4. Adjudication method for the test set
- Not Applicable: Adjudication is relevant for reconciling expert disagreements in clinical data interpretation. For physical device testing, standards and test methods dictate pass/fail criteria.
5. If a multi-reader multi-case (MRMC) comparative effectiveness study was done, If so, what was the effect size of how much human readers improve with AI vs without AI assistance
- Not Applicable: This device is an intravascular administration set, not an AI system. No MRMC study was conducted.
6. If a standalone (i.e., algorithm only without human-in-the-loop performance) was done
- Not Applicable: This is a physical medical device, not a standalone AI algorithm.
7. The type of ground truth used
- Engineering Standards and Biocompatibility Test Results: The "ground truth" for this device's performance is adherence to established engineering specifications (e.g., mechanical strength, leak rates, flow rates) and successful completion of biocompatibility and sterility tests as per recognized standards (e.g., ISO, ASTM, USP).
8. The sample size for the training set
- Not Applicable: There is no "training set" in the context of physical medical device manufacturing and testing as described here.
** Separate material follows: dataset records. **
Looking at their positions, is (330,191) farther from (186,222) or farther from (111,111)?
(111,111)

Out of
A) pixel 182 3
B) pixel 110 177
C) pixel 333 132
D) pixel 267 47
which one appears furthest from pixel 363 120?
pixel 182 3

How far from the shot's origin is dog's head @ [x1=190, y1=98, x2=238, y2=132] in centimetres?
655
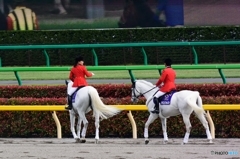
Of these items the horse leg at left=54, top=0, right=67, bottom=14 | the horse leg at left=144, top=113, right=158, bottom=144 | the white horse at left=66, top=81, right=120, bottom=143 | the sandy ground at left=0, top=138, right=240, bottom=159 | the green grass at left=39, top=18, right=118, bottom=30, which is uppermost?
the horse leg at left=54, top=0, right=67, bottom=14

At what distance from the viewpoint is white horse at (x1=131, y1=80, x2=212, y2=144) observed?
1283cm

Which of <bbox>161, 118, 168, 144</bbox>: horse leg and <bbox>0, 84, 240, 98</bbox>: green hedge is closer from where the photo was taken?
<bbox>161, 118, 168, 144</bbox>: horse leg

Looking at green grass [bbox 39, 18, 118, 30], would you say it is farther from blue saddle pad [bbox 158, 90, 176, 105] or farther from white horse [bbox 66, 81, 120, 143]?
blue saddle pad [bbox 158, 90, 176, 105]

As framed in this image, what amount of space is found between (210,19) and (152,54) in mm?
4888

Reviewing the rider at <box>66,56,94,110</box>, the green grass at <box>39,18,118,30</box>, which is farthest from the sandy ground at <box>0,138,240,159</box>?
the green grass at <box>39,18,118,30</box>

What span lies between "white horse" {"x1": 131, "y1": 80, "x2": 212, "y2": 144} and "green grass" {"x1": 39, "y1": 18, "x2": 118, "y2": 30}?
11.0 meters

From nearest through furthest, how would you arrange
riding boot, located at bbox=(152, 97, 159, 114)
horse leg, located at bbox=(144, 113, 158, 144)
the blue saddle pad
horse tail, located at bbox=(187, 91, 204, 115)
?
horse tail, located at bbox=(187, 91, 204, 115) < the blue saddle pad < riding boot, located at bbox=(152, 97, 159, 114) < horse leg, located at bbox=(144, 113, 158, 144)

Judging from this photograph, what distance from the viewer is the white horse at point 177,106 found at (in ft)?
42.1

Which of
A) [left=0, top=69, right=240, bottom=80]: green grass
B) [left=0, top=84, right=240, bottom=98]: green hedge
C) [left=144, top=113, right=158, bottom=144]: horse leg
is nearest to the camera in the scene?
[left=144, top=113, right=158, bottom=144]: horse leg

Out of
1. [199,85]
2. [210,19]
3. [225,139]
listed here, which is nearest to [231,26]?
[210,19]

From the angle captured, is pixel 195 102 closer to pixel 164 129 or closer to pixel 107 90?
pixel 164 129

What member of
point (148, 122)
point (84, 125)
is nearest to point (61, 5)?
point (84, 125)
9. How the ground truth for the training set was established
- Not Applicable: As there is no training set, this question is not relevant.
In summary: The provided document is a 510(k) summary for a relatively low-risk Class II physical medical device seeking substantial equivalence. It does not contain the type of AI/CADe-specific performance study details (e.g., clinical trial data, reader studies, AI metrics) that would necessitate the information requested in points 1-9 in that context. The "performance" section refers to standard bench testing for safety and effectiveness of the physical product.